*Given text:*
● ● ● ● ●

The Electronics and Computer Science Department of the UK’s Southampton University has chosen Vesconite Hilube for various parts of an innovative low-weight sensor-rich prosthetic hand.
The polymer’s lower density (compared to alloys) was an important influencing factor in the decision to use it.
“A main constraint in the design of a replacement hand is that its mass should be kept as low as possible,” says primary investigator Paul Chappell.
As a result, the Southampton-Remedi hand uses carbon fibre sheet and Vesconite Hilube, with metals only used on the actuators of the electric drives.
Not only does the University’s research programme use Vesconite Hilube for the thumb of the hand, it’s been the material of choice for the ends of the worm and wheel shafts at the base of the fingers and thumb.

● ● ● ● ●

*Work item:*
Write the next portion of the article above on Southampton University's use of Vesconite Hilube in a prosthetic hand, beginning after its final sentence.

*Provided data:*
● ● ● ● ●

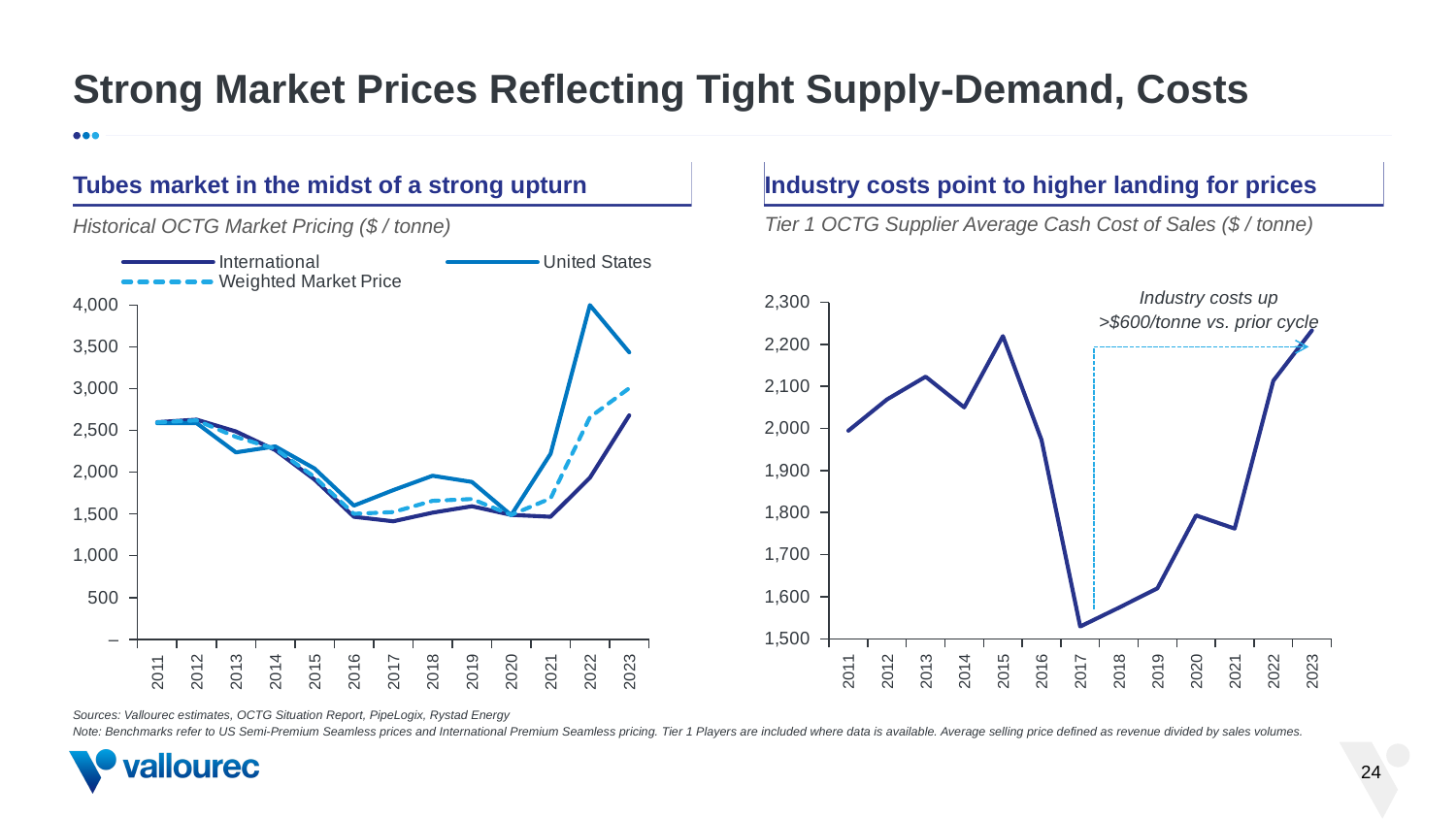
In the right chart, Tier 1 OCTG Supplier Average Cash Cost of Sales, which is larger, the value for 2015 or the value for 2017? 2015 In the right chart, Tier 1 OCTG Supplier Average Cash Cost of Sales, is the value for 2021 greater or less than 1,800? less In the right chart, Tier 1 OCTG Supplier Average Cash Cost of Sales, is the value for 2017 greater or less than 1,600? less In the left chart, Historical OCTG Market Pricing, which series reaches the highest value in 2022? United States What kind of chart is the left chart, Historical OCTG Market Pricing? Line chart In the right chart, Tier 1 OCTG Supplier Average Cash Cost of Sales, do values rise or fall from 2017 to 2023? rise What does the annotation on the right chart, Tier 1 OCTG Supplier Average Cash Cost of Sales, say? Industry costs up >$600/tonne vs. prior cycle In the right chart, Tier 1 OCTG Supplier Average Cash Cost of Sales, which year has the lowest value? 2017 How many series does the legend of the left chart, Historical OCTG Market Pricing, list? 3 In the left chart, Historical OCTG Market Pricing, is the United States value for 2022 greater or less than 3,500? greater How many years are shown on the x axis of the right chart, Tier 1 OCTG Supplier Average Cash Cost of Sales? 13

● ● ● ● ●

*Answer for this exercise:*
Vesconite Hilube’s self-lubricating properties mean that the gearbox does not require additional bearings at the end of the shafts, explains Chappell.
The Southampton-Remedi hand has four motors that move the fingers and two that allow for flexion (movement towards the palm), and extension (movement away from the palm), as well as rotation of the thumb.
The hand can grip and grasp objects securely, and the current prototype incorporates touch, position, slip, texture and temperature sensors.
Explaining the origins of prosthetic hands, Chappel says, “War often resulted in loss of hands, and this trauma led to the development of artificial replacements.”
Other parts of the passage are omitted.